The men were usually placed on ladders or high on scaffolding amid the occasional nun, just in case we’d forgotten who the bad guys were. The design was not even a train station, but rather a collection of scaffolding, industrial ladders (ever the fashion), and rather strangely a swing. This contrasted with the bright outfits of the women, and every so often a stage manager would come on stage to switch it up a bit. If it’s alright with you, I’ll put on my nerd hat for a moment; the production was quite clearly Brechtian, here meaning that it tried to make the idea of feminism and oppression strange and unfamiliar so as to give the audience a new perspective on it. It’s a good enough idea, such techniques have been used for years to portray political messages. What they forget is just because you use them, and show that you use them, does not mean they have the desired effect. It ends up being a confusing mess narratively and visually because of it.
That disappointed me but did not anger me. What angered me, increasingly the more minutes passed after I left the building, was the message. The actresses were all white, well-dressed, model-material women; each a seventies vision of the ideal woman, bar the revolutionary goals. You just need to look at the poster below to get an idea of what I’m talking about. It looks like these ladies are going shopping, instead of striving for change. The hypocrisy of using a representation that only adds to the problem of masculine expectations is helped along by their representation of men, adding the low feminine expectation of men. It almost felt embarrassing that a show promoting feminist ideals could spew male stereotypes so easily. Take Kate Gilmore’s song about using her sex appeal to gain power, intended to show that some of the ideas of gaining power from the seventies only added to the problem. What it instead does is describe how men could not control themselves around Gilmore’s generously sized chest, building on the stereotype men being little more than mindless sex fiends with power hidden in their back pocket.
That was the main problem of the production; its oversimplification of a massively difficult situation.

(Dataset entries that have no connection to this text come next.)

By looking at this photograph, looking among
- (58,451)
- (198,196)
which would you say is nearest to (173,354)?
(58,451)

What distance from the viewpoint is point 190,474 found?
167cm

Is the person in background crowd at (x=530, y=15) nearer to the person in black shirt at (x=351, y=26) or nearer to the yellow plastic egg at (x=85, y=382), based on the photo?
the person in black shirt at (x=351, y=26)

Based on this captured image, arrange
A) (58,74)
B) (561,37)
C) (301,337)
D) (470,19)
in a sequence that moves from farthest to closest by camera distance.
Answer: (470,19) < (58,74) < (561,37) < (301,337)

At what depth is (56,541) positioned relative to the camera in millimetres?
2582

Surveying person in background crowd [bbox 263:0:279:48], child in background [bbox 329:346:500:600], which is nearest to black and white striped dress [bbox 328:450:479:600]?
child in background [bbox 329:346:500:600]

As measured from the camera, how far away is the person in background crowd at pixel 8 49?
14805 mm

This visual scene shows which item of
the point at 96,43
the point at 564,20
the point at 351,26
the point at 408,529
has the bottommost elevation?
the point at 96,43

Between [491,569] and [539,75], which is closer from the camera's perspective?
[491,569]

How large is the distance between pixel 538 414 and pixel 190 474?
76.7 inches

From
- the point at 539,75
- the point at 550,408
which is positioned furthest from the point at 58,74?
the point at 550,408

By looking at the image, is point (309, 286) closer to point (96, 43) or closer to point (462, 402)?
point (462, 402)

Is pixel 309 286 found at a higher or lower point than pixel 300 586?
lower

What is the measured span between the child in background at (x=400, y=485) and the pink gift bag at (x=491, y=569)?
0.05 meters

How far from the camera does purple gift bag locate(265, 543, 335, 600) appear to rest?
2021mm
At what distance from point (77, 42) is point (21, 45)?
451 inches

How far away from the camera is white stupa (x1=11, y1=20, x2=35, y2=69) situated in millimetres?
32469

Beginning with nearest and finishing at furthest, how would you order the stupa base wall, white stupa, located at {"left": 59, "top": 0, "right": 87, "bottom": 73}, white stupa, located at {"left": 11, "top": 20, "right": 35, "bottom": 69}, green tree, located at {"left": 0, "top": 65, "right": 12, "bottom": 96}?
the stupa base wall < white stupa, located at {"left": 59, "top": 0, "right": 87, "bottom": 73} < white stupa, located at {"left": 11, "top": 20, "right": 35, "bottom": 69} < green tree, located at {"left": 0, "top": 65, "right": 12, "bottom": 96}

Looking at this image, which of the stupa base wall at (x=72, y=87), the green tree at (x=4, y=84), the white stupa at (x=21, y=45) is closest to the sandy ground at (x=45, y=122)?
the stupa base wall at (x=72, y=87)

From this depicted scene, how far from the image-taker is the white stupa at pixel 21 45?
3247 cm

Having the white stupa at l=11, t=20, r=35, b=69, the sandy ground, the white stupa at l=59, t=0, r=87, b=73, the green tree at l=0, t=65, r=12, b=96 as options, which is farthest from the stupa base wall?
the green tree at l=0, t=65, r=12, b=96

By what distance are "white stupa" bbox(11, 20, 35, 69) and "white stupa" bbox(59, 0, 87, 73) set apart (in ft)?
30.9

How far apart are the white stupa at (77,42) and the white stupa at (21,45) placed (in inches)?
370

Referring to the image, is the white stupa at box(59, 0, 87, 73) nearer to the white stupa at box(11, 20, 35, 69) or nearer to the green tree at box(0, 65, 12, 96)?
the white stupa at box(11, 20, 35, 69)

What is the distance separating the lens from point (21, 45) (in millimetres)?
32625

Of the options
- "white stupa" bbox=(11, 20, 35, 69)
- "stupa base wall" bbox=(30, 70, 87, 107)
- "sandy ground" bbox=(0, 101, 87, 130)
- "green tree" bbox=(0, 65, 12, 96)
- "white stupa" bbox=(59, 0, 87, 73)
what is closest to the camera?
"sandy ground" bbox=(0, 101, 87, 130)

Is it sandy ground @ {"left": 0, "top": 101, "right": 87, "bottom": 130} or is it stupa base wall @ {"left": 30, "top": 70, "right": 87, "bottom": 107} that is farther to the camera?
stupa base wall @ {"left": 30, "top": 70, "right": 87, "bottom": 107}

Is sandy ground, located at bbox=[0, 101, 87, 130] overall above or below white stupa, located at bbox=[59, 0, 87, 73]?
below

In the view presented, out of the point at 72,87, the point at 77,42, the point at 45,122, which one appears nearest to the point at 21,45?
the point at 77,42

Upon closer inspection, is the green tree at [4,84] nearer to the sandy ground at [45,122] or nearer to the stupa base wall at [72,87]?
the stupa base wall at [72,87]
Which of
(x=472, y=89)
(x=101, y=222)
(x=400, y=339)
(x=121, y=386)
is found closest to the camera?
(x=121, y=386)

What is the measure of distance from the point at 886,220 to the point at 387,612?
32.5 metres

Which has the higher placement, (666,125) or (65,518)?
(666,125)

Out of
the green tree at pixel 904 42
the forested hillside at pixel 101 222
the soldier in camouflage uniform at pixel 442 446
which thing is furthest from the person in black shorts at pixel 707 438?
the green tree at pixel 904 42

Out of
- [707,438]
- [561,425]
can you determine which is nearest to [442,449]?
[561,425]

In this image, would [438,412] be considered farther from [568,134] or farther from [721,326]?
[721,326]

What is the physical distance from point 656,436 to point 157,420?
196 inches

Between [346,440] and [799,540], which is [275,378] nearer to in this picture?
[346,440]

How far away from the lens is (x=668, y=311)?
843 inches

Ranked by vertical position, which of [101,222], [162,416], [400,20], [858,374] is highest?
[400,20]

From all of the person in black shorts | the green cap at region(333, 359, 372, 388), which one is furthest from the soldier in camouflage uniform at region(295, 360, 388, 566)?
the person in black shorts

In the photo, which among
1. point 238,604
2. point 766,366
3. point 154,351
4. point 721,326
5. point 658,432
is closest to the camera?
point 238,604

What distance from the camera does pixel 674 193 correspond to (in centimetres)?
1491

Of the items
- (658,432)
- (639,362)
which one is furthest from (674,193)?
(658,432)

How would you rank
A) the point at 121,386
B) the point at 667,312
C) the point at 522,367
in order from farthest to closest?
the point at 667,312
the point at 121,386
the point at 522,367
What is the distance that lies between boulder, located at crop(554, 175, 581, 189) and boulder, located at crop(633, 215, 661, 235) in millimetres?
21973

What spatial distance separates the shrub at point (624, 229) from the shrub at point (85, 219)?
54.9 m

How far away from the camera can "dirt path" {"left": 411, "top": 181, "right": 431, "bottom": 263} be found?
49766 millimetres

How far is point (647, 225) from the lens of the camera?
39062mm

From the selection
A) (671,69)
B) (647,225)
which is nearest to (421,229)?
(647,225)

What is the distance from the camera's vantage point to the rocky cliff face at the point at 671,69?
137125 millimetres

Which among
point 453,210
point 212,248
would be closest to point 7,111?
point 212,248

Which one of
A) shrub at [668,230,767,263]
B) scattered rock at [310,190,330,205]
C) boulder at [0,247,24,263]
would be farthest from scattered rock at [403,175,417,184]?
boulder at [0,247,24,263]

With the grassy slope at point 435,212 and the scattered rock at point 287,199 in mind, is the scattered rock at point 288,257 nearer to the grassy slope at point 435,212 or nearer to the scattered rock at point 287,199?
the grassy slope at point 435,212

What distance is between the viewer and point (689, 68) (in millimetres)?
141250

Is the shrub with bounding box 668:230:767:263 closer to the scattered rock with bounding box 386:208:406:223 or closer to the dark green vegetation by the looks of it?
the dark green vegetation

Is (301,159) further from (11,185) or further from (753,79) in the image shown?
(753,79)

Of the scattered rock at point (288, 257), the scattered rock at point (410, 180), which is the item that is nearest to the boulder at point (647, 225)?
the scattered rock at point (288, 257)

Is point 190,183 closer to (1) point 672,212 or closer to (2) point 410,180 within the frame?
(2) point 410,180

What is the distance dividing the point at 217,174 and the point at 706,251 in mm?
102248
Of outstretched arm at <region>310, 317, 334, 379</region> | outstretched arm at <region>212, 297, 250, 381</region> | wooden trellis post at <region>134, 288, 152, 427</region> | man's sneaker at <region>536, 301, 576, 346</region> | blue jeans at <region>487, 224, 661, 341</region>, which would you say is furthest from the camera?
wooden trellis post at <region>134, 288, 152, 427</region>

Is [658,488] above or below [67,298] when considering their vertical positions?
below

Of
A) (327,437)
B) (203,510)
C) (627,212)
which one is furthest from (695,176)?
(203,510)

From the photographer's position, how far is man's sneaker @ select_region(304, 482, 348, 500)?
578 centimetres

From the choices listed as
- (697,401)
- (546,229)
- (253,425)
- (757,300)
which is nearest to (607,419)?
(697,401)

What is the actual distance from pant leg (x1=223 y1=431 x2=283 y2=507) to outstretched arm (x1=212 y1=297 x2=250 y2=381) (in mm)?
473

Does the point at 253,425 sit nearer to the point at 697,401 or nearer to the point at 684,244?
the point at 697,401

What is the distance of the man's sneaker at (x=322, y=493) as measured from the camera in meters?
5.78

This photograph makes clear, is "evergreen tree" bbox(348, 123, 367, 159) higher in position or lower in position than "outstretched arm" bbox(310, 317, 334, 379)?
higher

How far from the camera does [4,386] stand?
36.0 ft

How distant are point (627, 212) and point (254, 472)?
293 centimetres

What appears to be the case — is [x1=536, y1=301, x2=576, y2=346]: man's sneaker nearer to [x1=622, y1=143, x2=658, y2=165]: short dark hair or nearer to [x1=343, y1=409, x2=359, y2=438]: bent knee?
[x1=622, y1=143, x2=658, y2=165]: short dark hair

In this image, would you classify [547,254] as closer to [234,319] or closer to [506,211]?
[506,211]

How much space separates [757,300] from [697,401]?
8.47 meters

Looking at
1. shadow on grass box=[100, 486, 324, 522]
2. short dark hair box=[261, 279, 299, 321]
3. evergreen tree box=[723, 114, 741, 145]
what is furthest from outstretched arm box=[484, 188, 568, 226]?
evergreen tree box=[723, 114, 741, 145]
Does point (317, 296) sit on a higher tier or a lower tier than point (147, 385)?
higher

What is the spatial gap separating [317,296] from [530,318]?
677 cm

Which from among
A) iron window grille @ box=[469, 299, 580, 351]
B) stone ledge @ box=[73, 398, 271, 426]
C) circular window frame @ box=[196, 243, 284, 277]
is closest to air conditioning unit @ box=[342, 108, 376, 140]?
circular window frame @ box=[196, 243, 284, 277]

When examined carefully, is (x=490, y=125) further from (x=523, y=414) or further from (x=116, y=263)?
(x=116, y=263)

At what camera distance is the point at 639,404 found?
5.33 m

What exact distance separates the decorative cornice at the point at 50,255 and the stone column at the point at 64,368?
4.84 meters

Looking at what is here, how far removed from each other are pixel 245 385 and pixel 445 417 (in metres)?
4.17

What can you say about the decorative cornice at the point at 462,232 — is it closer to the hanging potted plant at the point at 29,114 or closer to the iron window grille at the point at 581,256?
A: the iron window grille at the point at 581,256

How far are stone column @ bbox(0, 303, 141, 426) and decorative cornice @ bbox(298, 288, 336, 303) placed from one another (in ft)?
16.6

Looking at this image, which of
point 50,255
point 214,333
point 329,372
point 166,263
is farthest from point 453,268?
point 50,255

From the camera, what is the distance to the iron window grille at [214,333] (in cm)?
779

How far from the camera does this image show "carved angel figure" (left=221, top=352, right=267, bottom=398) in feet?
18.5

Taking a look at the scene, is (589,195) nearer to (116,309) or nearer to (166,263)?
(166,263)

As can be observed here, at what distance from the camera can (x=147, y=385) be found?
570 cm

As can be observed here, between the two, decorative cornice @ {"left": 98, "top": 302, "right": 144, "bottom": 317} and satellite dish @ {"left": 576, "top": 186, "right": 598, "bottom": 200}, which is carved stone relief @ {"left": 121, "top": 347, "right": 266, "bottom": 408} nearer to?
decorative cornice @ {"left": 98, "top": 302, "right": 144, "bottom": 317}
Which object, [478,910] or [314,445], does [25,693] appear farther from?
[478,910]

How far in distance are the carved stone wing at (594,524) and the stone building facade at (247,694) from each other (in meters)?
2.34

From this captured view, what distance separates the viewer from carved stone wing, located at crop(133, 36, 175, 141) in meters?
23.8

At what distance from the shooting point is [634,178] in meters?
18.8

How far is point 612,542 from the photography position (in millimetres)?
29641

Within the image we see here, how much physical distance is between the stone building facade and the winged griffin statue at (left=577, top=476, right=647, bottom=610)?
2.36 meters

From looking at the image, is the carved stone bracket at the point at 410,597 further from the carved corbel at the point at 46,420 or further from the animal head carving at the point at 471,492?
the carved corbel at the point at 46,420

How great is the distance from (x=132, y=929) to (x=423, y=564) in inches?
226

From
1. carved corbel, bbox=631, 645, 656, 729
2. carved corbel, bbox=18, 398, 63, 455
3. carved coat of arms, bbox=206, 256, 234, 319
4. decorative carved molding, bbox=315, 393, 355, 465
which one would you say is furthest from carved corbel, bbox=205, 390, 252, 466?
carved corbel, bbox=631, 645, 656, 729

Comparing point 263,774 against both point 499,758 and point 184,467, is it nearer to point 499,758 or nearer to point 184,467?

It made the fight for women to have control over their bodies appear like the kind of debates that we have in our showers; ones where they are easy to win, make you look virtuous and your opposition look like an ass. I would go so far as to call it a sexist production for this extent, and after an evening of relentless and childish pro-women anti-men nonsense I must echo the words of the production’s priest; “I’m exhausted”. One star.